Kitap baş kahramanın başından geçen bir günü anlatır. Karakterin bir gününü
yetmiş sayfaya sığdırmış yazar. Kitabı bitirdikten sonra kitaba doyamıyorsunuz,
bu kadar erken bitmemeliydi demekten alamıyorsunuz kendinizi. Yetmiş sayfa dolu
dolu, hiçbir eksiği olmadan kısa ve öz aktarılmış okuyucuya. Yine bir insanın
psikolojik durumu o kadar yalın ve derin anlatılmıştır ki karakterle empati
kurmaktan yapamazsınız kitabın sonuna kadar.

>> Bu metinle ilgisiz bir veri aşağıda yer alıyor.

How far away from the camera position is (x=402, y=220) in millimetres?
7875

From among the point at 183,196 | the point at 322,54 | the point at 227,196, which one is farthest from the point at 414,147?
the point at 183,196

Kimi zaman gündelik işler o kadar yorar ki bizleri,
kendimizi dinlemeye vakit bulamayız. Kendimizle yüzleşmekten, duygularımızı
açığa çıkarmaktan korkarız. Robotlaşırız ve duygularımızı köreltiriz. Bir süre
sonra da bu durum can sıkıcı bir hal almaya başlar. Yalnız olmaktan, duygusuz
yaşamaktan sıkılır ve bilmediğimiz o duyguları tatma isteği yeşerir içimizde. Olağanüstü Bir Gece’de duyguları
bastırılmış, burjuva ortamında yetişen, istediği her şeye sahip olan fakat
bunlardan hiçbir şekilde haz almayan bir karakter görüyoruz. Yalnızlıktan bunalmış, diğer insanların
dikkatini çekmeye çalışan ve heyecan duymak isteyen birinin serüvenine tanıklık
ediyoruz. İçinde unuttuğu bazı duyguları gün yüzüne çıkarmak istiyor ve bunun
için sokakta sürekli tanımadığı insanlarla muhattap oluyor. Kimi zaman onlardan
aradığı duyguları alıyor, kimi zamansa sadece acı çektiriyor kendine. Fakat hiçbir
şekilde kaçmıyor olanlardan. Üstüne üstüne giderek daha da batmak istiyor en
derine.
Başkahramanımız kendini bulmak istiyor adeta. Olaylar karşısında
nasıl tepki vereceğini, içinde ne tür duygularının uyanacağını öğrenmek ister. Kitabın
sonuna kadar da bu arayışı devam eder.
Yaşayacağı
bütün olumsuzlukları göze alarak en berbat durumlarla karşılaşmak ister. Bu
nedenle kesinlikle kaçmaz başına geleceklerden.
En son yaşadığı bir olay onu zirvede bırakır. Bu olay sayesinde kendini
bulur ve duygularının farkına varır. Kendi kabuğundan çıkar ve tutkularının ve
heyecanının tadına varır.
Her okuyanın kendinden bir taraf bulduğu muhteşem bir
kitap. İnsan duygularına tercüme olan
mükemmel bir ruhsal analiz yaratmış Stefan Zweig bu eserinde. Satranç’ta da buna
benzer ruhsal durumlarla sıkça rastlaşmıştık. Okuduğum bu iki eserle de yazar
hakkında şunu söyleyebilirim: Yazar psikolojik analiz yapmada tamamen bir usta.
İnsanı o kadar iyi tanıyor ki bu sayede bizler de kendimizi ve etrafımızdaki
tanıma fırsatı buluyoruz. Kısa ve öz anlatımıyla her kesimin rahatça
okuyabileceği bu kitap şiddetle tavsiyemdir.